-- BEGIN INPUT --

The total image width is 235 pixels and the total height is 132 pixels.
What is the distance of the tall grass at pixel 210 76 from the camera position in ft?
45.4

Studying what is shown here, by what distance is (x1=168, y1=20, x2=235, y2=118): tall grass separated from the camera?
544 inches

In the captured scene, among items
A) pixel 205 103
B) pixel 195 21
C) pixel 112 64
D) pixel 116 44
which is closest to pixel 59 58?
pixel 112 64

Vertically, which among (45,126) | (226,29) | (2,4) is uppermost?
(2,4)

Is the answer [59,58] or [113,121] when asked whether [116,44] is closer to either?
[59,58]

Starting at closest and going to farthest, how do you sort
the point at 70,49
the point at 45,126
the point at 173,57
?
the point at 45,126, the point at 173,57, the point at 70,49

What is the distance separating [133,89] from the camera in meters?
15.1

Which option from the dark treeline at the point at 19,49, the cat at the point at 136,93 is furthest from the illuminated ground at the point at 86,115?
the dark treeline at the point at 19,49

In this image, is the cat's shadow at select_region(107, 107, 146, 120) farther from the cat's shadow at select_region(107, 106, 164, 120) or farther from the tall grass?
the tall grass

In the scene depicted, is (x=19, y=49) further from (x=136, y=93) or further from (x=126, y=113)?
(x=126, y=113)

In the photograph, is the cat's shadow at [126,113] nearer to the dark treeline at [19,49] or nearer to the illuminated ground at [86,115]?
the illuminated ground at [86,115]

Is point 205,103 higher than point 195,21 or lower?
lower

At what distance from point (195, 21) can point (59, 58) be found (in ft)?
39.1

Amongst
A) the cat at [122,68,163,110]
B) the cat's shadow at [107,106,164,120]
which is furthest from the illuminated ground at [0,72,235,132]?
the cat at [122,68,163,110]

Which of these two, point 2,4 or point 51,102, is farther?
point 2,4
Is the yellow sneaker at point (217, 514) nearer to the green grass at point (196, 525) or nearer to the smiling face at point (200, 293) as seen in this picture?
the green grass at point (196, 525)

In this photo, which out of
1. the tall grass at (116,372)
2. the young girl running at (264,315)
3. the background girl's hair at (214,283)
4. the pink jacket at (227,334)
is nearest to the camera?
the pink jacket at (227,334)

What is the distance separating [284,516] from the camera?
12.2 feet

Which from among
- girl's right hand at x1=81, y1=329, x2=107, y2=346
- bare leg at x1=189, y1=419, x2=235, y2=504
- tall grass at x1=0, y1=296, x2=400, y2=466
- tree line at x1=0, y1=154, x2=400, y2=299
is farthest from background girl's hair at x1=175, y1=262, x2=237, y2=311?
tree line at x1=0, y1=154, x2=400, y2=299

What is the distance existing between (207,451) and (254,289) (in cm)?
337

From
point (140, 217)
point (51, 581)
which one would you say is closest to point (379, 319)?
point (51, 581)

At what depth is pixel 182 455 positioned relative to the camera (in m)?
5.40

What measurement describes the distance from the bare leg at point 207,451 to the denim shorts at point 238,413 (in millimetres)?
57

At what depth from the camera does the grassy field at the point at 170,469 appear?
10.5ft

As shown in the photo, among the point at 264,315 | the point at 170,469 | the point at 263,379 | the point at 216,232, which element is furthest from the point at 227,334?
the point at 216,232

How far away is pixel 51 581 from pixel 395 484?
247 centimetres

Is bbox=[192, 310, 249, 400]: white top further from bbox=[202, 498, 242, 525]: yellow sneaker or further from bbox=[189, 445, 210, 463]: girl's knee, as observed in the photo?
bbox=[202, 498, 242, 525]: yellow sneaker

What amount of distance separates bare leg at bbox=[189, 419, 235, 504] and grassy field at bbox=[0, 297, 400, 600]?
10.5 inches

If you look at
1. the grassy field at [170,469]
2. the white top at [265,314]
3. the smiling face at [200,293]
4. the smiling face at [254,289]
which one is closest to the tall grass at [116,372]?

-- END INPUT --

THE REQUEST – Make an exact copy of every line from the one with "How far away" to the end of the data, with the first and last of those lines included.

TASK ANSWER –
How far away is pixel 51 581 from pixel 395 484?
247 centimetres

Is bbox=[192, 310, 249, 400]: white top further from bbox=[202, 498, 242, 525]: yellow sneaker or further from bbox=[189, 445, 210, 463]: girl's knee, as observed in the photo?
bbox=[202, 498, 242, 525]: yellow sneaker

What amount of distance separates bare leg at bbox=[189, 419, 235, 504] and grassy field at bbox=[0, 297, 400, 600]?
10.5 inches

If you look at
1. the grassy field at [170,469]
2. the white top at [265,314]
3. the smiling face at [200,293]
4. the smiling face at [254,289]
which one is closest to the tall grass at [116,372]?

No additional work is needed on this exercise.